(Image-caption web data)

○ ○ ○ ○

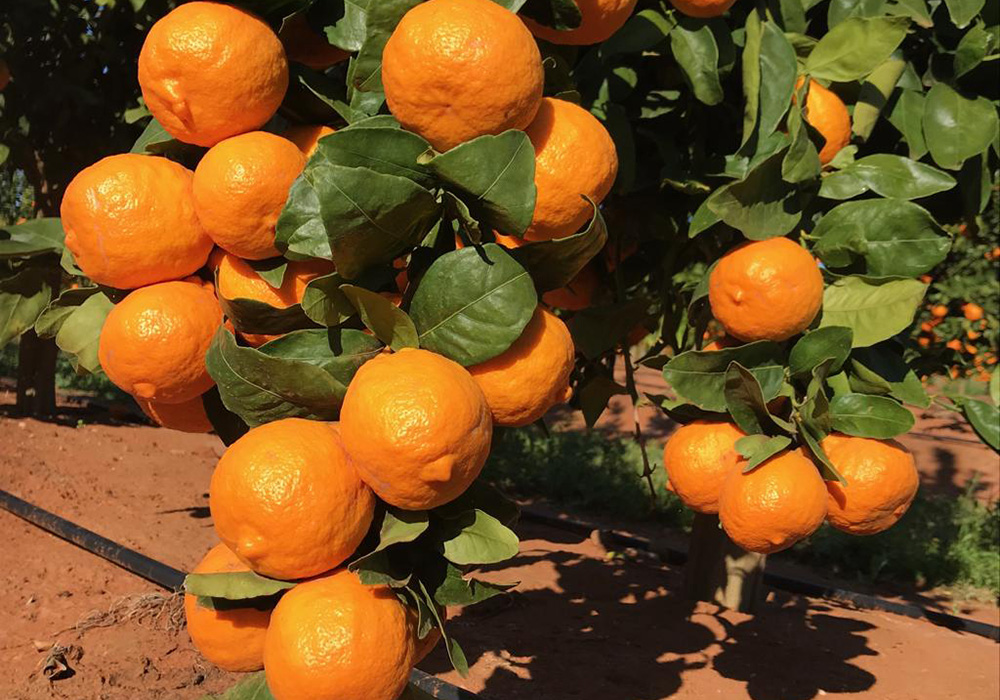 Trade With Us - Summerina Mandarins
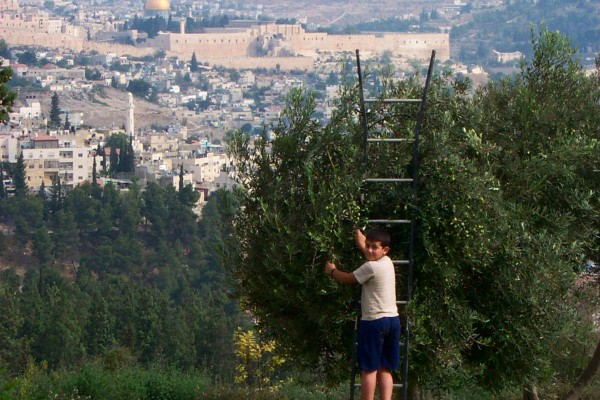 Ölbaum in Jerusalem - Kinder ernten Oliven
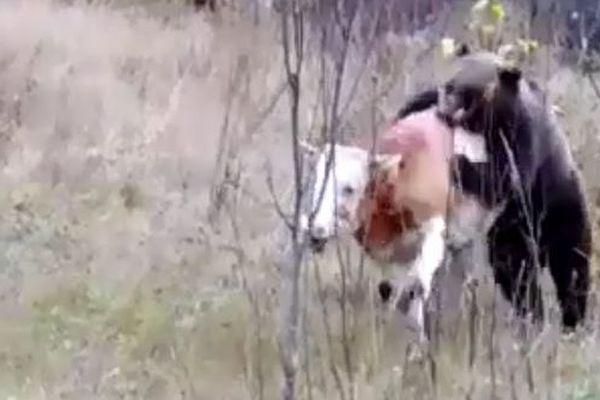 L'ours attaquant un jeune bovin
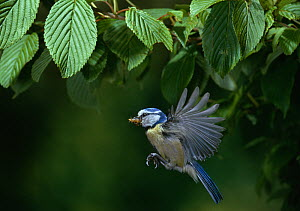 Blue tit (Parus caeruleus) in flight carrying insect prey. England, UK  -  Stephen Dalton
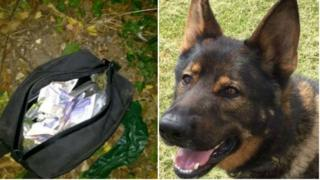 The bag of money and drugs and Otto the police dog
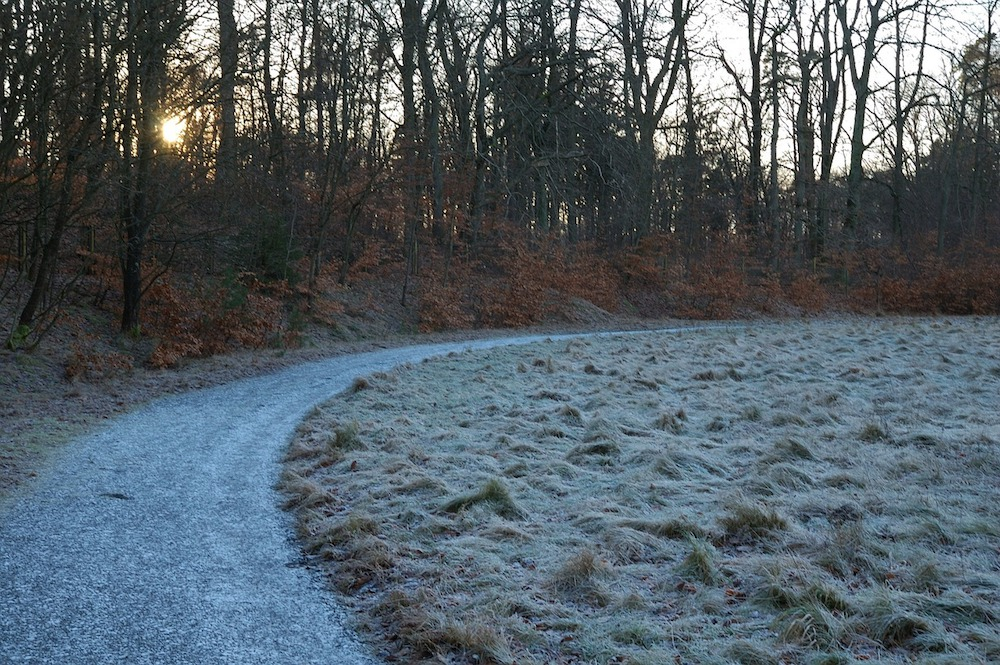 frozen morning ground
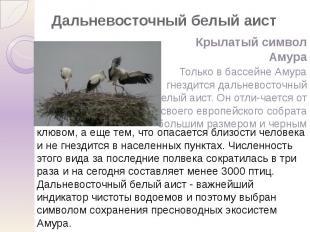 Дальневосточный белый аист Крылатый символ Амура Только в бассейне Амура гнездит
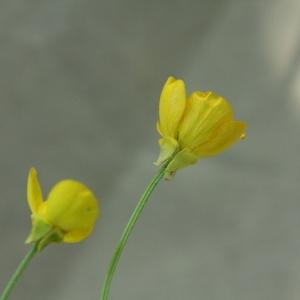 Photographie n°2222716 du taxon Ranunculus bulbosus L. [1753]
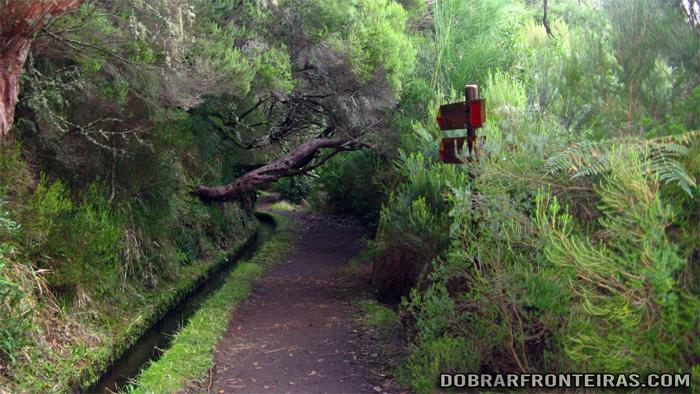 Levada das 25 Fontes, Ilha da Madeira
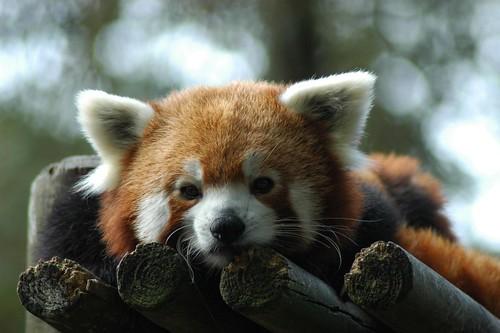 Roter Panda im Zoo de La Palmyre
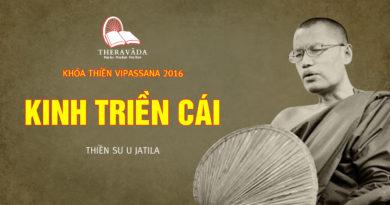 Videos 1. Kinh Triền Cái | Thiền Sư U Jatila - Khóa Thiền Năm 2016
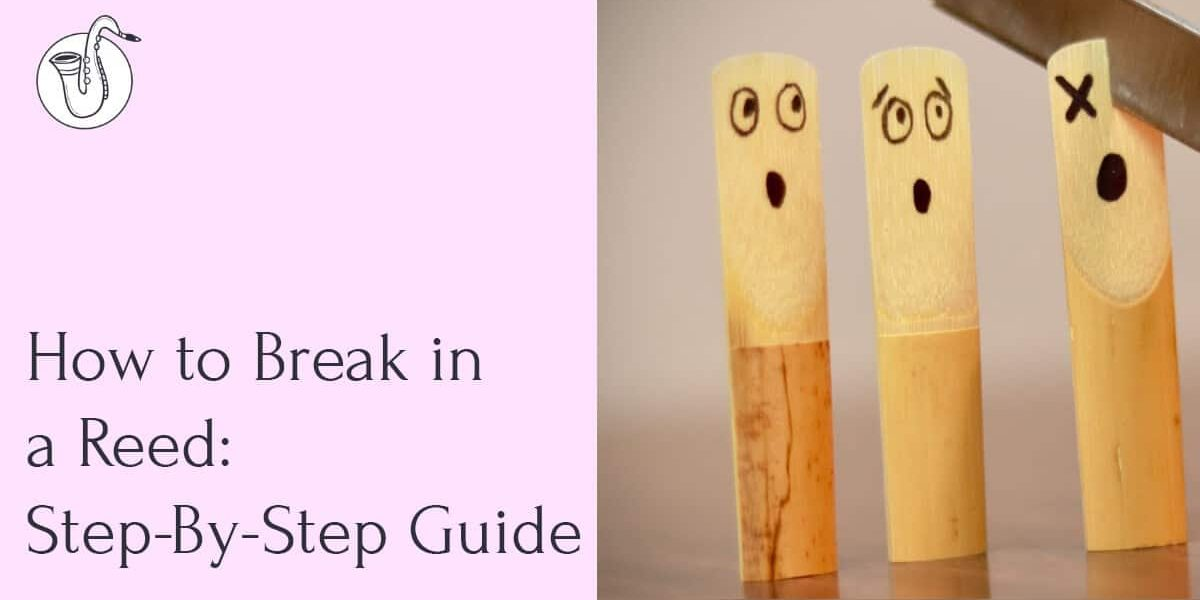 How to Break In a Reed? Steps and Tips for Breaking In a Reed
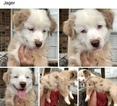 Miniature Australian Shepherd Puppy For Sale in MIDLAND, TX, USA
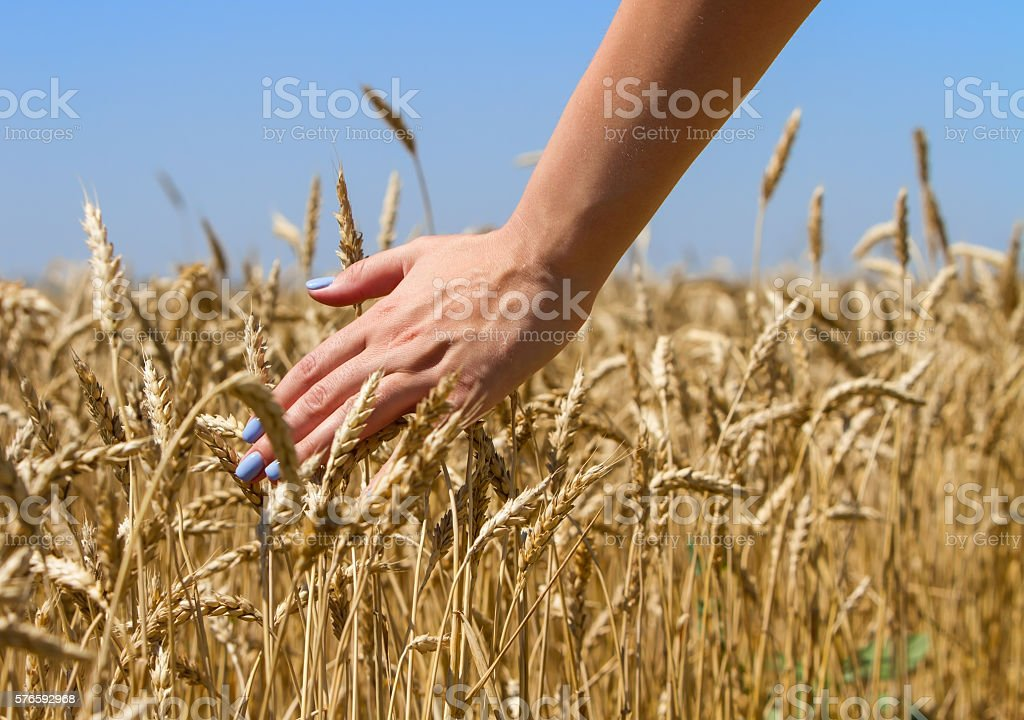 girl's hand touching wheat. stock photo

○ ○ ○ ○

▸ What you will do
Copy out all the data without changing anything, and drop the pictures.

▸ The answer
 Trade With Us - Summerina Mandarins
 Ölbaum in Jerusalem - Kinder ernten Oliven
 L'ours attaquant un jeune bovin
 Blue tit (Parus caeruleus) in flight carrying insect prey. England, UK  -  Stephen Dalton
 The bag of money and drugs and Otto the police dog
 frozen morning ground
 Дальневосточный белый аист Крылатый символ Амура Только в бассейне Амура гнездит
 Photographie n°2222716 du taxon Ranunculus bulbosus L. [1753]
 Levada das 25 Fontes, Ilha da Madeira
 Roter Panda im Zoo de La Palmyre
 Videos 1. Kinh Triền Cái | Thiền Sư U Jatila - Khóa Thiền Năm 2016
 How to Break In a Reed? Steps and Tips for Breaking In a Reed
 Miniature Australian Shepherd Puppy For Sale in MIDLAND, TX, USA
 girl's hand touching wheat. stock photo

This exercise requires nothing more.